As a developer, and maybe more relevant here, a user of software, it's kind of surprising how development efforts often continue well past the point of shipping something useful. Now, I'm not arguing that this applies to every software product, or that people should stop at the bare minimum like "welp, we shipped v1, let's pack it up everyone."

But this underlying belief that things must be continually improved is very pervasive in software and even moreso in open source. ("Last commit was 6 months ago? This project is obviously dead!")

I don't know that anything can or should be done to "fix" this, but it's an interesting observation. Think about it next time there's an "upgrade" that breaks something or changes a workflow you liked. Why did that happen?

The difference is that developers can go on to build new features or even new products for the same company. Can they end up making things worse? Yes, but in such case I personally would blame short-sighted Product Managers chasing the new shiny.

Conversely, designers can not in isolation build a new product and thus are stuck (again, in my opinion) reinventing the wheel for what exists.

And yes, I agree with you that there is a lot of change for its own sake and I wish it would stop regardless of the source. See the recent UI overhaul of gmail. It was enough to force me to use their basic HTML UI and now I’m looking for an alternative all together.

I don’t think your comment is fair mostly because the sysadmin-developer rarely gets to inject aesthetics into their work. When they do, it’s not targeted at end users it’s targeted at other developers.

However let me offer a counter anecdote: I love the BSD man pages. Do I think BSD is objectively better than other systems? That’s debatable. But I sure do appreciate the meticulous care with which the BSD manual is maintained. I don’t remember names off the top of my head but I always read the authors section of a BSD man page.

If you’re really seeking end user appreciation I’d suggest you try your hand in a relatively more creative context, like writing a user interface.

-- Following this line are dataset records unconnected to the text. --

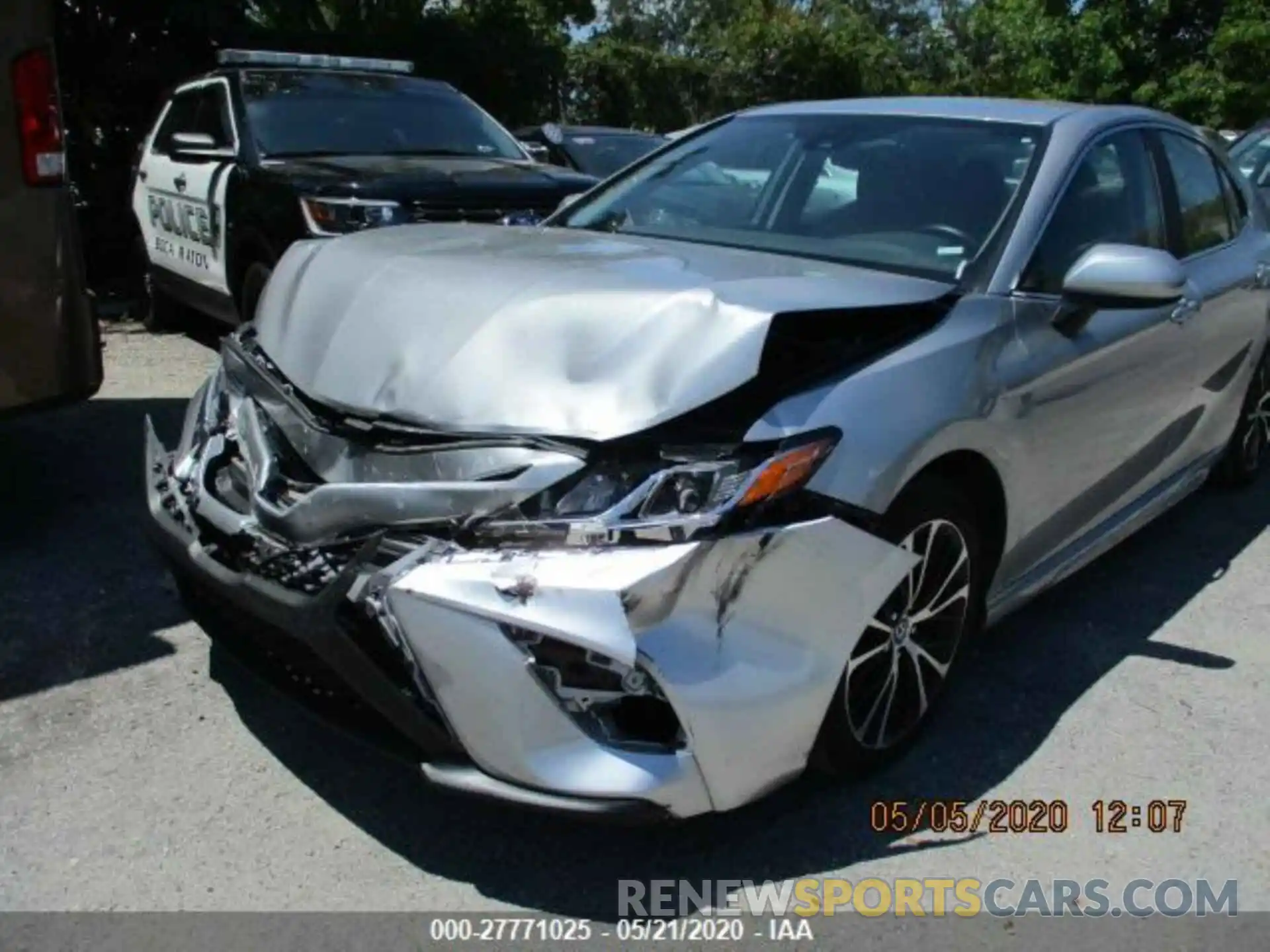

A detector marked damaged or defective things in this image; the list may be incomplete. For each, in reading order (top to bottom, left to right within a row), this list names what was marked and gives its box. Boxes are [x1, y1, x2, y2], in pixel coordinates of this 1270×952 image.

broken front bumper [146, 418, 910, 820]
bent chassis [149, 337, 915, 820]
crumpled hood [253, 225, 947, 442]
shattered headlight [482, 428, 836, 542]
damaged silver toyota camry [146, 100, 1270, 820]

The amount that people care matters enough that a program with fewer features, or that is less stable, or inferior on an “objective” technical level, but with a snazzier, more refined, UI will often be preferred to a technically superior one by users.

As a sysadmin and scripter/micro-framework-user: Assuming a UI's design doesn't get in the way of its function, an attractive UI is much more enjoyable to work with than an ugly one.
> Unfortunately, "subjective" is often used as a dirty word especially around here where some folks even claim to prefer html stripped of all styling.

Because so many other things designers come up with are less readable and less usable in general, even as they protest that their designs have manifold improvements over the previous status quo and that we're just too philistine to see them.

I appreciate good styling, I merely disagree that gray text on a gray background with 80% of the screen eaten up by margins qualifies as such.